M. Granier de Cassagnac range parmi les préjugés historiques et philosophiques de notre siècle l’opinion des personnes qui veulent que Jésus-Christ soit expressément venu abolir l’esclavage et proclamer l’égalité des hommes, et il ajoute que le christianisme a toujours justifié et maintenu l’esclavage . La conclusion qui découle naturellement de ces aveux est accablante: aussi les apologistes chrétiens se mettent-ils l’esprit à la torture pour y échapper. Les deux auteurs que je viens de citer s’efforcent de voir une preuve de haute sagesse dans cette absence même de décision contre l’esclavage.

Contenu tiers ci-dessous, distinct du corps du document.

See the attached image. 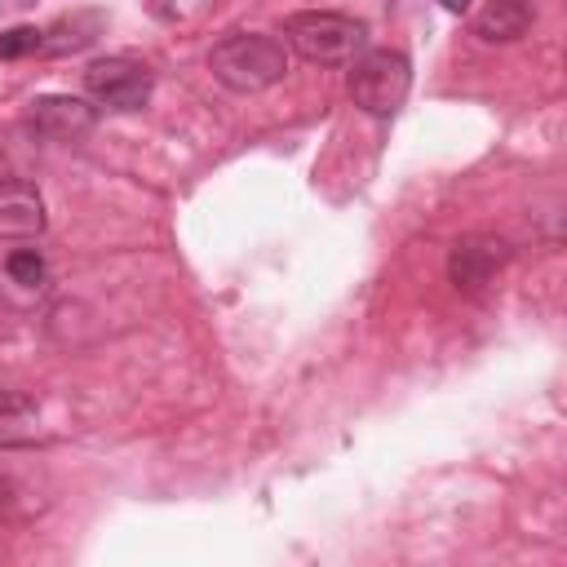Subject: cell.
Returning <instances> with one entry per match:
<instances>
[{
    "label": "cell",
    "mask_w": 567,
    "mask_h": 567,
    "mask_svg": "<svg viewBox=\"0 0 567 567\" xmlns=\"http://www.w3.org/2000/svg\"><path fill=\"white\" fill-rule=\"evenodd\" d=\"M84 89L93 102H102L111 111H138L151 102L156 76L138 58H98L84 67Z\"/></svg>",
    "instance_id": "4"
},
{
    "label": "cell",
    "mask_w": 567,
    "mask_h": 567,
    "mask_svg": "<svg viewBox=\"0 0 567 567\" xmlns=\"http://www.w3.org/2000/svg\"><path fill=\"white\" fill-rule=\"evenodd\" d=\"M284 36H288V49L315 67H351L368 49V27L332 10L293 14L284 23Z\"/></svg>",
    "instance_id": "2"
},
{
    "label": "cell",
    "mask_w": 567,
    "mask_h": 567,
    "mask_svg": "<svg viewBox=\"0 0 567 567\" xmlns=\"http://www.w3.org/2000/svg\"><path fill=\"white\" fill-rule=\"evenodd\" d=\"M439 5H443V10H452V14H466V10H470V0H439Z\"/></svg>",
    "instance_id": "13"
},
{
    "label": "cell",
    "mask_w": 567,
    "mask_h": 567,
    "mask_svg": "<svg viewBox=\"0 0 567 567\" xmlns=\"http://www.w3.org/2000/svg\"><path fill=\"white\" fill-rule=\"evenodd\" d=\"M208 71L236 93H262L288 76V45L267 32H236L213 45Z\"/></svg>",
    "instance_id": "1"
},
{
    "label": "cell",
    "mask_w": 567,
    "mask_h": 567,
    "mask_svg": "<svg viewBox=\"0 0 567 567\" xmlns=\"http://www.w3.org/2000/svg\"><path fill=\"white\" fill-rule=\"evenodd\" d=\"M412 89V63L399 49H364L351 63V98L360 111L377 121H390L395 111L408 102Z\"/></svg>",
    "instance_id": "3"
},
{
    "label": "cell",
    "mask_w": 567,
    "mask_h": 567,
    "mask_svg": "<svg viewBox=\"0 0 567 567\" xmlns=\"http://www.w3.org/2000/svg\"><path fill=\"white\" fill-rule=\"evenodd\" d=\"M510 262V245L497 236H462L447 253V280L457 284L466 297L488 293V284L497 280V271Z\"/></svg>",
    "instance_id": "5"
},
{
    "label": "cell",
    "mask_w": 567,
    "mask_h": 567,
    "mask_svg": "<svg viewBox=\"0 0 567 567\" xmlns=\"http://www.w3.org/2000/svg\"><path fill=\"white\" fill-rule=\"evenodd\" d=\"M36 443H45L36 399L19 390H0V447H36Z\"/></svg>",
    "instance_id": "8"
},
{
    "label": "cell",
    "mask_w": 567,
    "mask_h": 567,
    "mask_svg": "<svg viewBox=\"0 0 567 567\" xmlns=\"http://www.w3.org/2000/svg\"><path fill=\"white\" fill-rule=\"evenodd\" d=\"M27 125L49 138V143H80L93 134L98 125V106L84 102V98H67V93H49V98H36L32 111H27Z\"/></svg>",
    "instance_id": "6"
},
{
    "label": "cell",
    "mask_w": 567,
    "mask_h": 567,
    "mask_svg": "<svg viewBox=\"0 0 567 567\" xmlns=\"http://www.w3.org/2000/svg\"><path fill=\"white\" fill-rule=\"evenodd\" d=\"M41 32L36 27H14V32H5L0 36V58H23V54H32V49H41Z\"/></svg>",
    "instance_id": "12"
},
{
    "label": "cell",
    "mask_w": 567,
    "mask_h": 567,
    "mask_svg": "<svg viewBox=\"0 0 567 567\" xmlns=\"http://www.w3.org/2000/svg\"><path fill=\"white\" fill-rule=\"evenodd\" d=\"M5 271H10V280L23 284V288H45V280H49V267H45V258H41L36 249H14V253L5 258Z\"/></svg>",
    "instance_id": "10"
},
{
    "label": "cell",
    "mask_w": 567,
    "mask_h": 567,
    "mask_svg": "<svg viewBox=\"0 0 567 567\" xmlns=\"http://www.w3.org/2000/svg\"><path fill=\"white\" fill-rule=\"evenodd\" d=\"M36 510L32 488H23L14 475H0V519H27Z\"/></svg>",
    "instance_id": "11"
},
{
    "label": "cell",
    "mask_w": 567,
    "mask_h": 567,
    "mask_svg": "<svg viewBox=\"0 0 567 567\" xmlns=\"http://www.w3.org/2000/svg\"><path fill=\"white\" fill-rule=\"evenodd\" d=\"M45 231V204L27 182H0V240H36Z\"/></svg>",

M. Biot revient souvent sur cette explication: «Le christianisme, dit-il,
«fait ce qu’il doit; il prend l’ordre politique de
«la société comme une condition donnée à laquelle
«il faut se soumettre; il admet comme
«un fait l’esclavage temporel... Bien que les
«lois sur l’esclavage subsistassent dans toute
«leur intégrité, l’esclavage personnel, déjà
«bien modifié, bien effacé par la dégradation
«des Romains, s’anéantissait insensiblement
«sous l’action morale du christianisme. Cette
«marche était la seule qui put réussir pour régénérer
«la société humaine. Car, avant de
«supprimer les esclaves, il fallait que la société
«fût intellectuellement et moralement digne
«de ce perfectionnement, et toute autre marche
«plus rapide n’eût fait que renouveler les excès
«des révoltés de Sicile et des compagnons de
«Spartacus... Dans l’occident de l’Europe,
«comme dans l’empire d’Orient, l’influence
«du christianisme pour la suppression de
«l’esclavage a été toute morale, et elle ne
«pouvait être différente. Le christianisme ne
«pouvait inscrire la nécessité de l’abolition de
«l’esclavage au nombre des lois et troubler ainsi
«tout l’ordre social .»
Sophismes que tout cela! Non, le christianisme ne fait pas ce qu’il doit, en prenant l’ordre politique comme une condition à laquelle il doive se soumettre, si cet ordre politique est fondé sur des institutions immorales. La doctrine chrétienne n’est-elle pas donnée par ceux qui l’enseignent pour une doctrine émanant directement de Dieu, et non pour une doctrine humaine? Or un législateur religieux peut-il tenir pour respectables des désordres sociaux qu’il a précisément pour but de faire cesser, et ne faut-il pas qu’il définisse nettement ce qui est bien et ce qui est mal, et qu’il prescrive de faire l’un et d’éviter l’autre? Peut-il admettre à cet égard des ménagements, des accommodements, comme le fait le législateur humain dont la science, la moralité et la puissance sont si bornées, et qui, n’étant chargé de légiférer que pour un temps et des circonstances données, se croit obligé de tenir compte de ces circonstances et de recourir à des demi-mesures et à des atermoiements? En raisonnant ainsi, on fait une œuvre purement mondaine d’une œuvre qu’on donnait pour divine; bien plus, on ravale Dieu au niveau de ces législateurs, qui, sous prétexte d’attendre que les sociétés soient dignes des perfectionnements qu’elles réclament, ne sont jamais pressés de les régénérer, qui ont toujours peur de marcher trop rapidement dans la voie du progrès, et qui, différant toujours d’inscrire au nombre des lois les mesures les plus justes et les plus urgentes, de crainte de troubler l’ordre social, ne s’aperçoivent pas que ce sont leurs frayeurs mêmes qui engendrent les Spartacus et font naître ces révoltes qu’ils avaient pour mission de prévenir en en supprimant les très-légitimes causes.